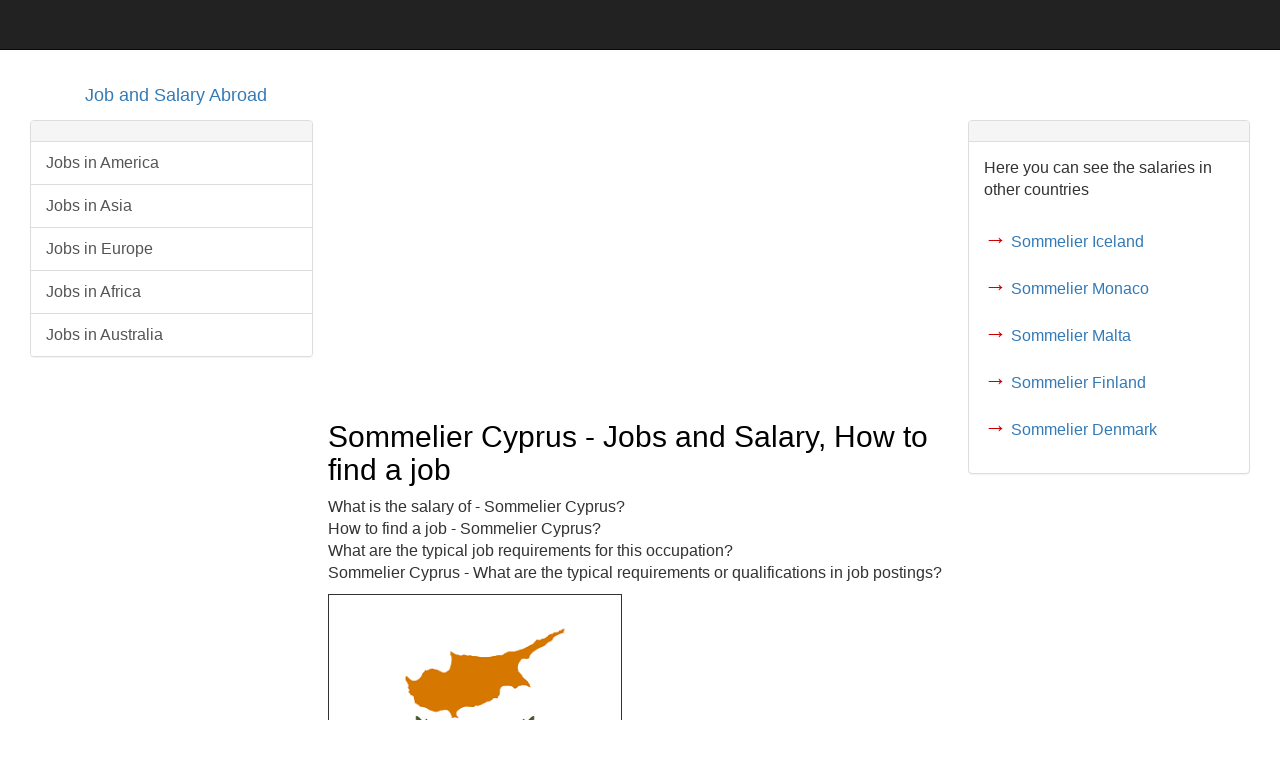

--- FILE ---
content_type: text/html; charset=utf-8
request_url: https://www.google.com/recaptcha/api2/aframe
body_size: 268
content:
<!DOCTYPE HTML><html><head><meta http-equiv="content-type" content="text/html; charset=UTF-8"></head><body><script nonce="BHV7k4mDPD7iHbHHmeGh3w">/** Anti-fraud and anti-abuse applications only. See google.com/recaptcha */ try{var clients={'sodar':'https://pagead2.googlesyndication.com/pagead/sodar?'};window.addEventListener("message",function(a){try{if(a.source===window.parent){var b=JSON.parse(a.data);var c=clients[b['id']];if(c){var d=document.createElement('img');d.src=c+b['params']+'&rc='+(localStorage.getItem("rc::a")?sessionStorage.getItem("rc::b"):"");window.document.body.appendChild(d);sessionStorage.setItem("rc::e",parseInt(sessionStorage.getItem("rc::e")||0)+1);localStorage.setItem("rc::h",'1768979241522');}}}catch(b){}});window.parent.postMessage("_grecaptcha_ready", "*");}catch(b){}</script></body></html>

= = = = = = =

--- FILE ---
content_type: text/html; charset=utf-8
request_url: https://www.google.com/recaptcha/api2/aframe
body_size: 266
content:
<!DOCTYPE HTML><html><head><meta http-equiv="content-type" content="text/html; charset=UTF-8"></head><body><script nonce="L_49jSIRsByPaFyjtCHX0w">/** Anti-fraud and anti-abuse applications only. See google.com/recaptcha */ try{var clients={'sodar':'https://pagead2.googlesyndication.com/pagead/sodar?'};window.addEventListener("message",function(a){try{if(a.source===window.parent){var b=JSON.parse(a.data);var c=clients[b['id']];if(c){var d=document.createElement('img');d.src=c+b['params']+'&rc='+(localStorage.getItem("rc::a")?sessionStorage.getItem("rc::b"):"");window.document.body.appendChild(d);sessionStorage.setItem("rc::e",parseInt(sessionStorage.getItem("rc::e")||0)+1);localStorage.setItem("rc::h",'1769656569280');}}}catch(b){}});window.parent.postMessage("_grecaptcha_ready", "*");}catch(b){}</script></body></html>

= = = = = = =

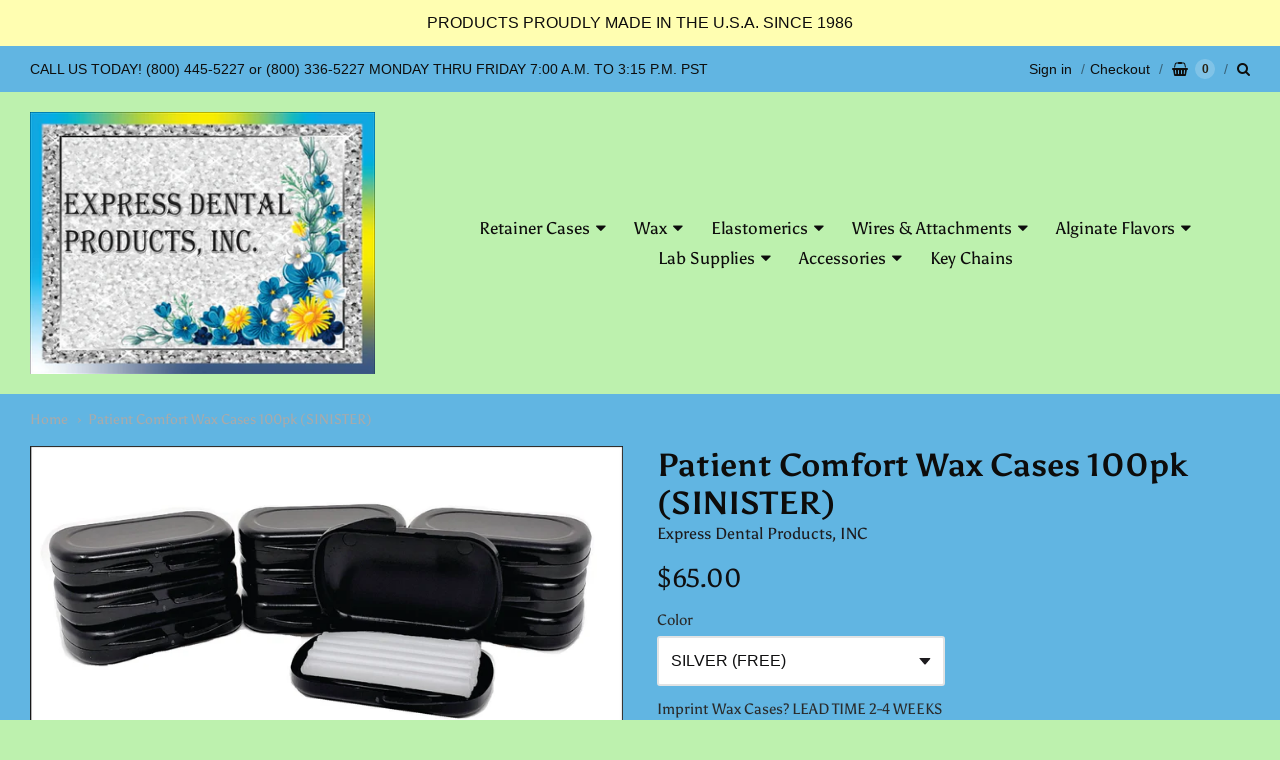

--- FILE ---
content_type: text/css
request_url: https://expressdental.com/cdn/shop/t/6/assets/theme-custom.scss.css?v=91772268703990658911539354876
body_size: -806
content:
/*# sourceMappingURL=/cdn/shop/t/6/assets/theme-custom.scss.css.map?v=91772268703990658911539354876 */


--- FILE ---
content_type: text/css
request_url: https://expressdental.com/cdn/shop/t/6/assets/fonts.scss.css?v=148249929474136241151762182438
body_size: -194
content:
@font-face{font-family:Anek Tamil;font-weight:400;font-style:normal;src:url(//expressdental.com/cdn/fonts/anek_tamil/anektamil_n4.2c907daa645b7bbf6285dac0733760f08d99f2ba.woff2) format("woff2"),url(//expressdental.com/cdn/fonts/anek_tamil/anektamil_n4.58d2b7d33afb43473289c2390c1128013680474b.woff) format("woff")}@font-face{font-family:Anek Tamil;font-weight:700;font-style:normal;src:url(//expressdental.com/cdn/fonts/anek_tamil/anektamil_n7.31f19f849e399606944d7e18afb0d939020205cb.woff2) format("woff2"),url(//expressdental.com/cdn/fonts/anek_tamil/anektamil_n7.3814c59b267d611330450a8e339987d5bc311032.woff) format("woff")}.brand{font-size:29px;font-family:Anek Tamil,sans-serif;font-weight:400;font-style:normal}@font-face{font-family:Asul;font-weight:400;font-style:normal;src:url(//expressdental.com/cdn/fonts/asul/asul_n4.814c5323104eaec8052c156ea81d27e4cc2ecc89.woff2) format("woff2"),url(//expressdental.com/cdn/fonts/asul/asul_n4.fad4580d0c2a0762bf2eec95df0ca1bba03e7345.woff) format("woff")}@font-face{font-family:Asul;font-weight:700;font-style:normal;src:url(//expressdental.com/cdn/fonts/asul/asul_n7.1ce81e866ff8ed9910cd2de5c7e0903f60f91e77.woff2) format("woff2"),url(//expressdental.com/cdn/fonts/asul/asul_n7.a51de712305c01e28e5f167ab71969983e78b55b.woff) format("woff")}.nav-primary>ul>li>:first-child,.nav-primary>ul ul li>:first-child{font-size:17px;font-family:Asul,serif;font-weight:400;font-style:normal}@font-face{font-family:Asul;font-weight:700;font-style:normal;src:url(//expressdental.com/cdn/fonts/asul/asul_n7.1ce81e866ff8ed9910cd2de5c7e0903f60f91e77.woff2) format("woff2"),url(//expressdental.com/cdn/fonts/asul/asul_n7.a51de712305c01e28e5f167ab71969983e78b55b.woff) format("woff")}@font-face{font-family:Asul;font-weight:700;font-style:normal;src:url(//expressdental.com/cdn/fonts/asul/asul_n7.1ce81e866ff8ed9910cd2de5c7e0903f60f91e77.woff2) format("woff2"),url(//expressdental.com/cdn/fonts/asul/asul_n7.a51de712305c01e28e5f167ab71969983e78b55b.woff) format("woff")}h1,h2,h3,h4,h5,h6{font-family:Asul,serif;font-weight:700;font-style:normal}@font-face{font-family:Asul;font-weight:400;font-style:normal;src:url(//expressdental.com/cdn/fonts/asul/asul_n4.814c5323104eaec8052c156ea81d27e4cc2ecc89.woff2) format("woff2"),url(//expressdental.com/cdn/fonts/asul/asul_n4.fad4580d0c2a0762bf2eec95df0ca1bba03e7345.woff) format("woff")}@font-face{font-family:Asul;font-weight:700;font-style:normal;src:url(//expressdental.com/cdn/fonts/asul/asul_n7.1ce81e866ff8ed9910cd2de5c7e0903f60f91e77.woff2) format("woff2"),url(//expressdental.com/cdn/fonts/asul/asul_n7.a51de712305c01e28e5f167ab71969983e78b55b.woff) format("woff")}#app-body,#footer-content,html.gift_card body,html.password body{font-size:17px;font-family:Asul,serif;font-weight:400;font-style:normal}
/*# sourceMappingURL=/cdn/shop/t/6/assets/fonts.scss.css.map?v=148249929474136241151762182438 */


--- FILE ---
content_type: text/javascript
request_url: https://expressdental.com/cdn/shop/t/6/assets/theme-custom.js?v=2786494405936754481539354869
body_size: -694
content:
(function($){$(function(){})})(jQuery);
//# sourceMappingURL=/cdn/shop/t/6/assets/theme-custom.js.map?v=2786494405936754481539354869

= = = = = = =

(What needs to be done) In the listing above, find the lines holding the word "scss" and copy them.

(Output below)
request_url: https://expressdental.com/cdn/shop/t/6/assets/theme-custom.scss.css?v=91772268703990658911539354876
/*# sourceMappingURL=/cdn/shop/t/6/assets/theme-custom.scss.css.map?v=91772268703990658911539354876 */
request_url: https://expressdental.com/cdn/shop/t/6/assets/fonts.scss.css?v=148249929474136241151762182438
/*# sourceMappingURL=/cdn/shop/t/6/assets/fonts.scss.css.map?v=148249929474136241151762182438 */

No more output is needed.